[Spatial reasoning data based on images]
==================================================
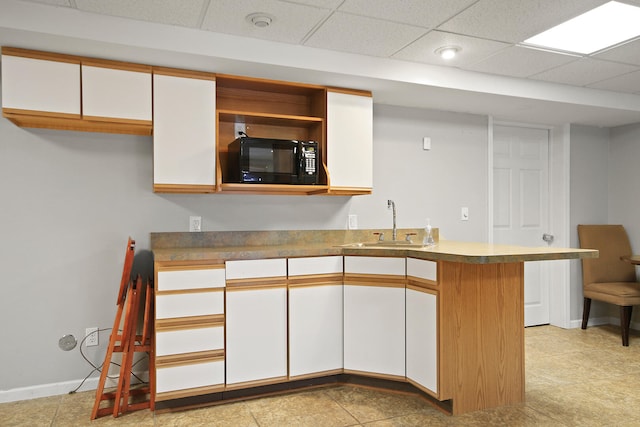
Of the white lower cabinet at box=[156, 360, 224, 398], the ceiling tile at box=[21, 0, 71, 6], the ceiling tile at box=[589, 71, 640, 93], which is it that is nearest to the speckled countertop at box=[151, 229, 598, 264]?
the white lower cabinet at box=[156, 360, 224, 398]

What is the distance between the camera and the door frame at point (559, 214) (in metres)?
4.74

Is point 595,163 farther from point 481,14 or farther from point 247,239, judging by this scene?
point 247,239

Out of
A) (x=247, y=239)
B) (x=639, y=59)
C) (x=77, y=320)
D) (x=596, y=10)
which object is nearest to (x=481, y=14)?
(x=596, y=10)

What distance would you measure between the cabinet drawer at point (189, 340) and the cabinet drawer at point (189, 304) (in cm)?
10

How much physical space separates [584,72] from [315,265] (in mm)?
2590

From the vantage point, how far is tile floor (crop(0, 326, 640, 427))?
2.58 metres

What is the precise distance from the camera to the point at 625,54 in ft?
10.3

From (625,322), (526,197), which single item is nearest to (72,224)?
(526,197)

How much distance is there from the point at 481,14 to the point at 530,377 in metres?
2.48

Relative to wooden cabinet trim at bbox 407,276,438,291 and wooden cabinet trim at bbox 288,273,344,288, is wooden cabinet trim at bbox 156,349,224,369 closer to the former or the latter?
wooden cabinet trim at bbox 288,273,344,288

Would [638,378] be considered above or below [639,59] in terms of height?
below

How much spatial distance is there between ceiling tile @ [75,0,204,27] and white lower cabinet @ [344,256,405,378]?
178 centimetres

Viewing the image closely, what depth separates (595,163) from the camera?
4.94 m

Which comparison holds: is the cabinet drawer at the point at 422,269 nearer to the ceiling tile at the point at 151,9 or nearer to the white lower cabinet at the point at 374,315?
the white lower cabinet at the point at 374,315
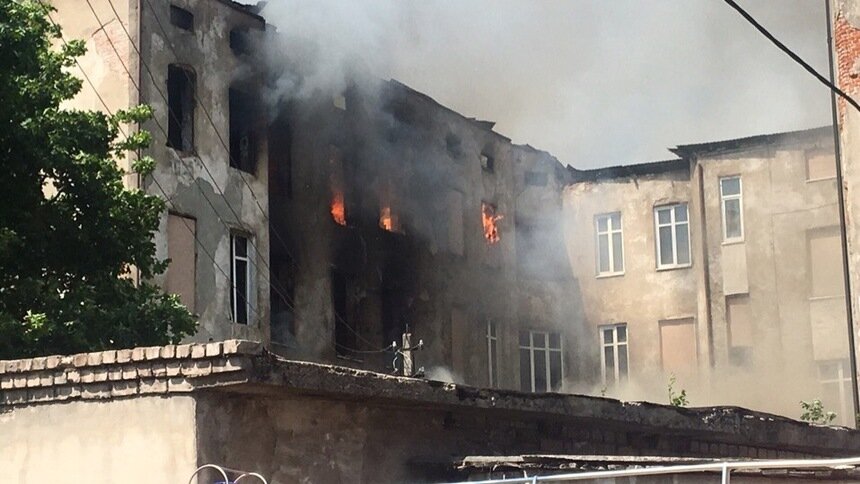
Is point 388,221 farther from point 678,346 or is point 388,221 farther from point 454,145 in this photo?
point 678,346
==================================================
Copy out every line of the data above verbatim, omitting the pictures.

> Output for this exercise:
Of the white lower cabinet at box=[156, 360, 224, 398], the ceiling tile at box=[21, 0, 71, 6], the ceiling tile at box=[589, 71, 640, 93], which is it that is nearest to the speckled countertop at box=[151, 229, 598, 264]?
the white lower cabinet at box=[156, 360, 224, 398]

What is the distance between the camera and the door frame at point (559, 214) (in metres)?
4.74

Is point 595,163 farther from point 481,14 or farther from point 247,239, judging by this scene?
point 247,239

Out of
A) (x=247, y=239)
B) (x=639, y=59)
C) (x=77, y=320)
D) (x=596, y=10)
which object is nearest to (x=481, y=14)?
(x=596, y=10)

What distance would you measure between the cabinet drawer at point (189, 340) and the cabinet drawer at point (189, 304) (in cm)?
10

How much physical space separates [584,72] from [315,265] (in mm)?
2590

From the vantage point, how far is tile floor (crop(0, 326, 640, 427))?
2.58 metres

What is the precise distance from the camera to the point at 625,54 in ft?
10.3

From (625,322), (526,197), which single item is nearest to (72,224)?
(526,197)

How much distance is there from the point at 481,14 to the point at 530,377 in metres?
2.48

Relative to wooden cabinet trim at bbox 407,276,438,291 and wooden cabinet trim at bbox 288,273,344,288, is wooden cabinet trim at bbox 156,349,224,369 closer to the former or the latter?
wooden cabinet trim at bbox 288,273,344,288

Would [638,378] be considered above or below [639,59] in terms of height?
below

How much spatial distance is there between ceiling tile @ [75,0,204,27] and white lower cabinet @ [344,256,405,378]?
178 centimetres

Viewing the image closely, what depth separates (595,163) from the camera?
4.94 m

Which comparison holds: is the cabinet drawer at the point at 422,269 nearer to the ceiling tile at the point at 151,9 or nearer to the white lower cabinet at the point at 374,315?
the white lower cabinet at the point at 374,315
Is point 388,221 farther from point 678,346 or is point 388,221 farther from point 454,145 in this photo?
point 678,346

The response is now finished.